Problems and tasks:
- 1) Please reproduce the passage of the 1911 forum thread from "My question is, should" up to and including "in your area.".
- 2) Carry on the 1911 forum thread, starting after the final sentence shown.

Page excerpt:
────────────────

# Question for 1911 owners...



## Swamp Honky (May 2, 2010)

I have never bought a civilian handgun. I have shot several, but never a 1911. I am considering buying a Springfield Operator, or possibly a Kimber Tactical II.

My question is, should I track down each individual pistol and try and rent one to shoot? or is it enough to just try the 1911 platform and if I like it just go off of specs and showroom feel from there?

I am just weary of buying something so expensive before trying it out, and I know that it may be difficult to find the exact gun to be able to rent and test fire.


----------



## SAWMAN (May 2, 2010)

Some gun shops and ranges will allow you to shoot various weapons there prior to purchase. That would be a good way to go, if you can find one in your area.

────────────────

Material provided:
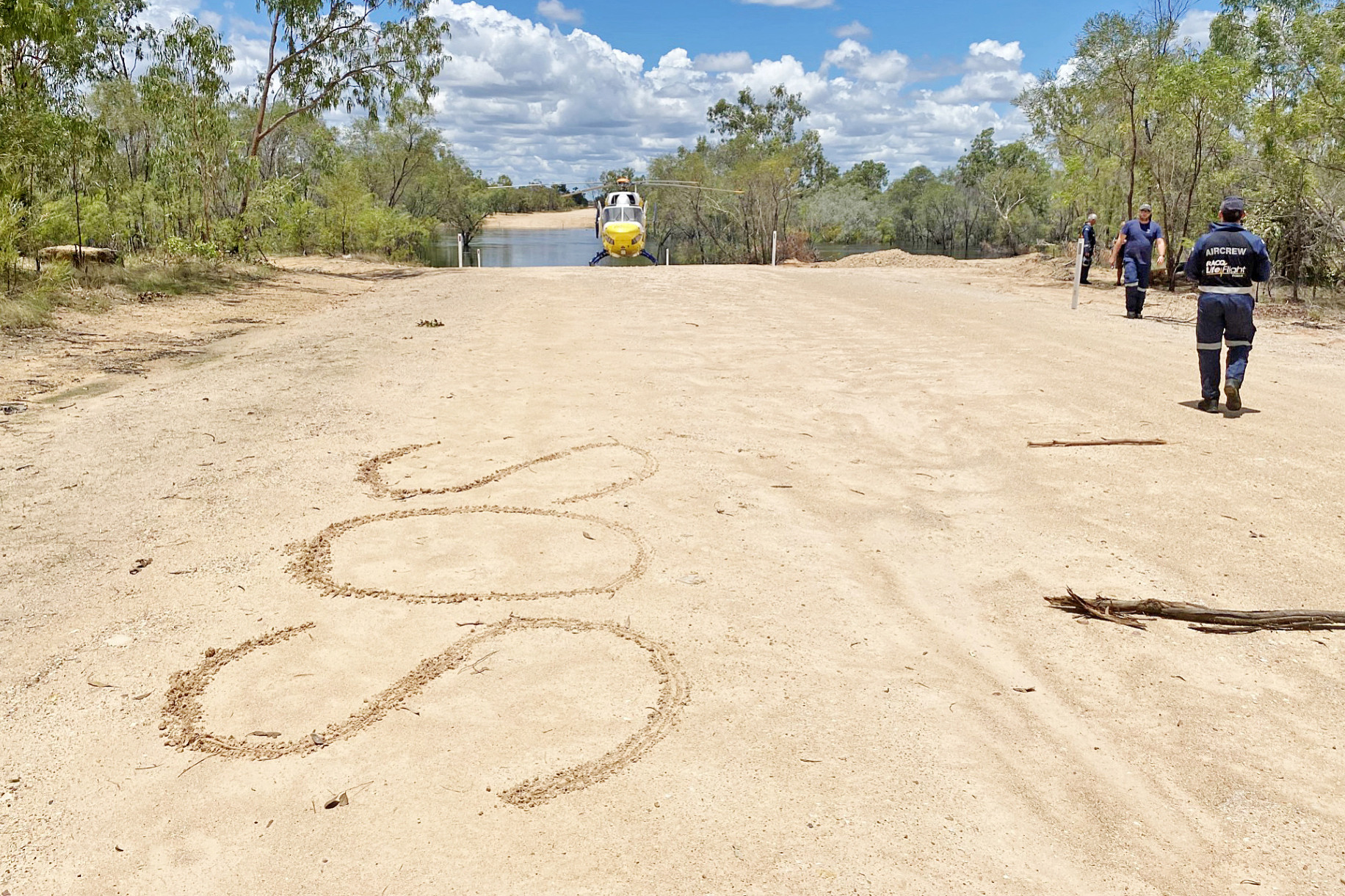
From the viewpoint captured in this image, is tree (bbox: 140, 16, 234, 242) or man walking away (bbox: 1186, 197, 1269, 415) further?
tree (bbox: 140, 16, 234, 242)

────────────────

Responses in order:
- 1)
My question is, should I track down each individual pistol and try and rent one to shoot? or is it enough to just try the 1911 platform and if I like it just go off of specs and showroom feel from there?

I am just weary of buying something so expensive before trying it out, and I know that it may be difficult to find the exact gun to be able to rent and test fire.


----------



## SAWMAN (May 2, 2010)

Some gun shops and ranges will allow you to shoot various weapons there prior to purchase. That would be a good way to go, if you can find one in your area.

- 2)
As for the 1911, I know this will draw fire from those who still love theirs, but my personal opinion is that they're far from the best choice any more. Several reasons why are the single stack, having to disengage a safety lever before you can shoot, the price many charge for their 1911 models, and reliability problems with the "race guns" many tend to build without recognizing reliability is paramount for a sudden, violent, life and death confrontation. I constantly train and work with various military spec ops and law enforcement SWAT units of every flavor. They're all moving away from the 1911 for those reasons. The 1911 is a great system, and I've had a few VERY nice ones, but a standard Glock .40, right out of the box, is a much more practical weapon to fight with, if that's your need.


----------



## Swamp Honky (May 2, 2010)

It is attractive to me because of the history. I use my shotgun for home defense. Right now I am basically looking for something to carry when needed, and also take to the range and have some fun. I figured a 1911 is a good place to start. But, yeah I think I will try a few models as well as the 1911. I really only have experience with the M9 and then random assortment of cheaper pistols I have fired with buddies.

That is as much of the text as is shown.